El lugar era un verdadero parque de diversiones, el Paraíso nuestro, de nuestros primos y amigos del barrio, igual que lo fue para mi padre cuando era niño: “El Paraíso de mi infancia tiene un nombre: Arroyo Naranjo”, afirmó en su conferencia “A través de mi espejo”. Pero no quiero detenerme en los juegos y entretenimientos de los niños, sino en los de los mayores, sobre todo, los que le gustaban a mi padre.
El domingo era el día de las visitas de los tíos y sus hijos, los primos de mi padre con sus hijos, y amigos de mis padres. Por lo general, eran tertulias de conversación y lectura de textos, todo muy tranquilo. Mi abuelita materna, Josefina Badía, era pianista y en las tardes tocaba el piano. Algún que otro domingo llegaba el tío Felipe Dulzaides, solo o con sus músicos y descargaban un rato. Tía Fina, pocos lo saben, bailaba muy bien el tap, mi madre y ella eran admiradoras de Fred Astaire y Ginger Rogers. Y lo hacía muy bien, era muy cómico verla.

[Datos proporcionados]

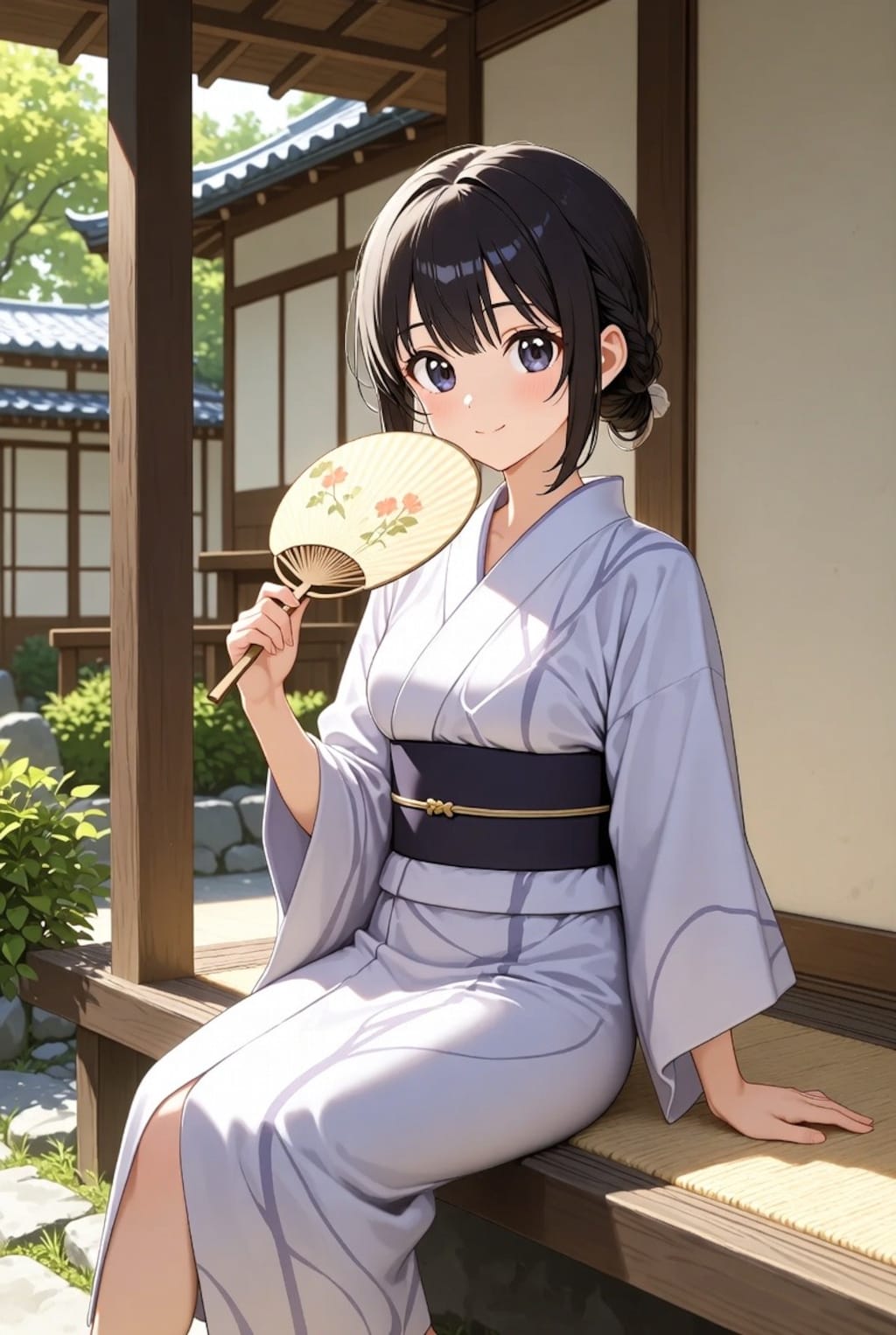 涼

[Tareas]
[a] Cita el fragmento del texto sobre Arroyo Naranjo que empieza con las palabras que contienen "El domingo era" y termina en "muy cómico verla.".
[b] Prolonga el relato sobre los domingos en Arroyo Naranjo a partir del punto en que se detiene.

[Resultados por tarea]
[a]
El domingo era el día de las visitas de los tíos y sus hijos, los primos de mi padre con sus hijos, y amigos de mis padres. Por lo general, eran tertulias de conversación y lectura de textos, todo muy tranquilo. Mi abuelita materna, Josefina Badía, era pianista y en las tardes tocaba el piano. Algún que otro domingo llegaba el tío Felipe Dulzaides, solo o con sus músicos y descargaban un rato. Tía Fina, pocos lo saben, bailaba muy bien el tap, mi madre y ella eran admiradoras de Fred Astaire y Ginger Rogers. Y lo hacía muy bien, era muy cómico verla.

[b]
A veces jugaban ajedrez y hacían torneos. Los “ajedrecistas” que recuerdo eran mi padre, Agustín Pi y Lezama. Pero pienso que Cintio y Octavio también participaban. Papá escribió un poema sobre sus partidas de ajedrez con Lezama, a quien no le gustaba perder. ¡A ninguno le gustaba! Creo que mi hermano Lichi, muy jovencito, se incorporó a algunos de esos torneos; fue un gran ajedrecista.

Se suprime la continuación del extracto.